Однако актеры и шлюхи занимали его лишь постольку-поскольку; а более серьезные дела у него были в Академии. Там он посещал только лекции и дискуссии, посвященные политической теории; на общую философию и природу души времени у него не находилось (это мне Аксиотея сказала, я ее специально спросил). При таких интересах, он естественно разыскал Диона; и хотя мне было очень обидно видеть его в компании людей, настолько ему уступавших, понять его было не трудно. Каллипп вообще-то хамелеоном был: подлаживался под любую компанию, если она его достаточно впечатляла. Но тиранию он на самом деле ненавидел, тут ему притворяться не приходилось. Он вообще много чего ненавидел; начиная с себя самого, мне кажется; но тиранов он сделал предметом изучения и мог рассказать о каждом из них, начиная с Писистрата или Периандра. А Дион стал для всей Эллады символом сопротивления тирании. Поэтому для Каллиппа он был чуть ли не богом; людей вроде меня Каллипп просто использовал, а с Дионом был самим собой. Для достойного человека даже лесть, если она искренняя, не так отвратительна, как низкопоклонство. Кроме того, я уверен, что информация, которую Каллипп выуживал за сценой или на банкетах, казалась аристократам и философам плодом его собственного прозрения, собственной логики. Что же до лести, к ней Дион достаточно привык: она встречала его повсюду.

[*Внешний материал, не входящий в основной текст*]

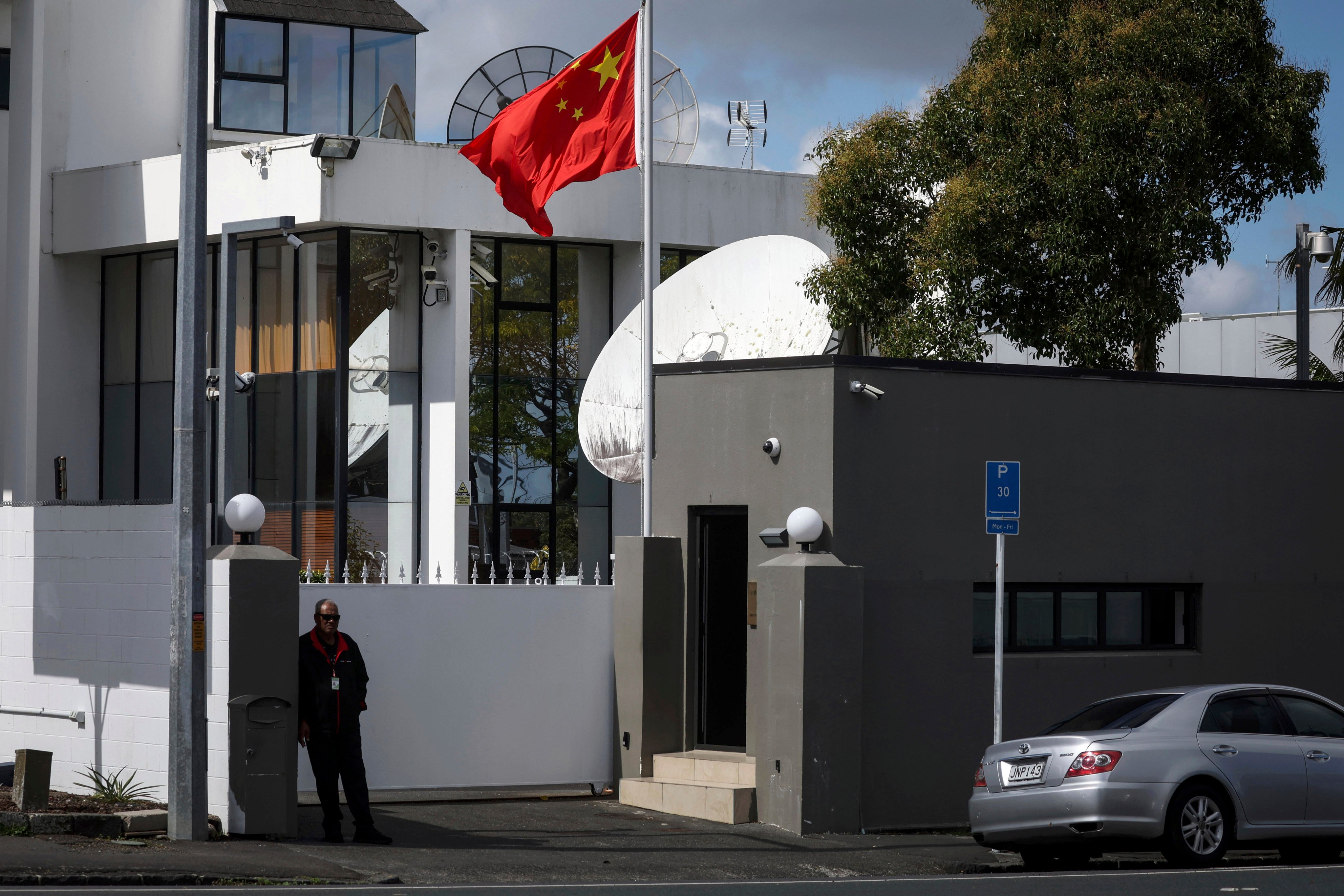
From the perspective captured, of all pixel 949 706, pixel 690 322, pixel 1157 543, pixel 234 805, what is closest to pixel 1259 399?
pixel 1157 543

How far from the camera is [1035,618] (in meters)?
15.3

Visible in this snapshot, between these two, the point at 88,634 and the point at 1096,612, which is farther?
the point at 1096,612

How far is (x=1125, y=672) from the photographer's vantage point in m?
A: 15.5

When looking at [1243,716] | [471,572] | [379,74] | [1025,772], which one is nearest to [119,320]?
[379,74]

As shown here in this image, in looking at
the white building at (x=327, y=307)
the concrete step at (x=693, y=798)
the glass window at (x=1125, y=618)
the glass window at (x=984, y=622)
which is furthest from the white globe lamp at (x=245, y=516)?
the white building at (x=327, y=307)

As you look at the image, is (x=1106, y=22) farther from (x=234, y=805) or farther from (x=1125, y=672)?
(x=234, y=805)

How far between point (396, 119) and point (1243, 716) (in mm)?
19961

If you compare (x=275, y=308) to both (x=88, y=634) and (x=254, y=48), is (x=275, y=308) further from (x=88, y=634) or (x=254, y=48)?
(x=88, y=634)

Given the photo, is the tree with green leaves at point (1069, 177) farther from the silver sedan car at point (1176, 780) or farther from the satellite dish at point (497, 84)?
the silver sedan car at point (1176, 780)

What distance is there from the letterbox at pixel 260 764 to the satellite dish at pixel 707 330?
A: 4643 millimetres

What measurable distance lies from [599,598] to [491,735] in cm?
157

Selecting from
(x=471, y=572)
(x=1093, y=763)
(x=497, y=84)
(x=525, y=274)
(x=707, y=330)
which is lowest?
(x=1093, y=763)

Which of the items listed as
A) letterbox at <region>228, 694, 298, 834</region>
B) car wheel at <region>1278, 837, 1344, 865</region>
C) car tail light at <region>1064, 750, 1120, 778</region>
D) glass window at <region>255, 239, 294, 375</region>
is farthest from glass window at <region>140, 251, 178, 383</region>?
car wheel at <region>1278, 837, 1344, 865</region>

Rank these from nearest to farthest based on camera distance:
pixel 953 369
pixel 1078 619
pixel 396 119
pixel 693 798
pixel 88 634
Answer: pixel 88 634 < pixel 693 798 < pixel 953 369 < pixel 1078 619 < pixel 396 119
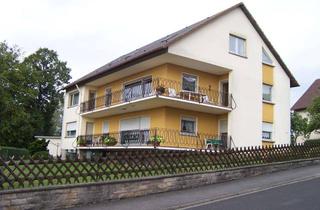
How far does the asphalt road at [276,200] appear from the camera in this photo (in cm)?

А тем временем, одного года на третьих ролях Фетталу оказалось достаточно. Не прошло и трех лет со дня нашего знакомства, как я перевёл его на вторые; и не из любви к нему, просто лучше никого не было. Я часто чувствовал себя Арионом, вызвавшим дельфина песней своей. Вот всплыл он, посадил тебя верхом и помчался по морю, так что дух захватывает; и ты чувствуешь мощь его, и знаешь, что вот сейчас он о тебе думает, он с тобой нежен, но наступит момент, когда забудет обо всём кроме своей силы и грации, Аполлоном дарованной, — и прыгнет — или нырнёт в морскую синь, — и оставит тебя в воде, и придется тебе выплывать самому. Он был неизменно послушен. Когда ему удавалось переубедить меня, он восхищался нашей гармонией; и я уверен, что именно так он всё и видел. Если я настаивал на своей трактовке, он делал всё что мог, чтобы ее воплотить; верность его была безукоризненна… Но на каждом, кто задерживает посланца богов, лежит проклятье. Посреди ночи, когда луна освещала его лицо, погруженное в сон, я лежал и думал: он меня перерастёт, превзойдёт и оставит, а я буду любить его и тогда.
На пятый год Дионова изгнания война на Сицилии кончилась. Попросту зашла в тупик и закончилась вничью. Наверно, у карфагенян, которых все их соседи не слишком любят, возникли какие-то проблемы дома, в Африке. Как бы то ни было, притомились они; и заключили какой-то мир.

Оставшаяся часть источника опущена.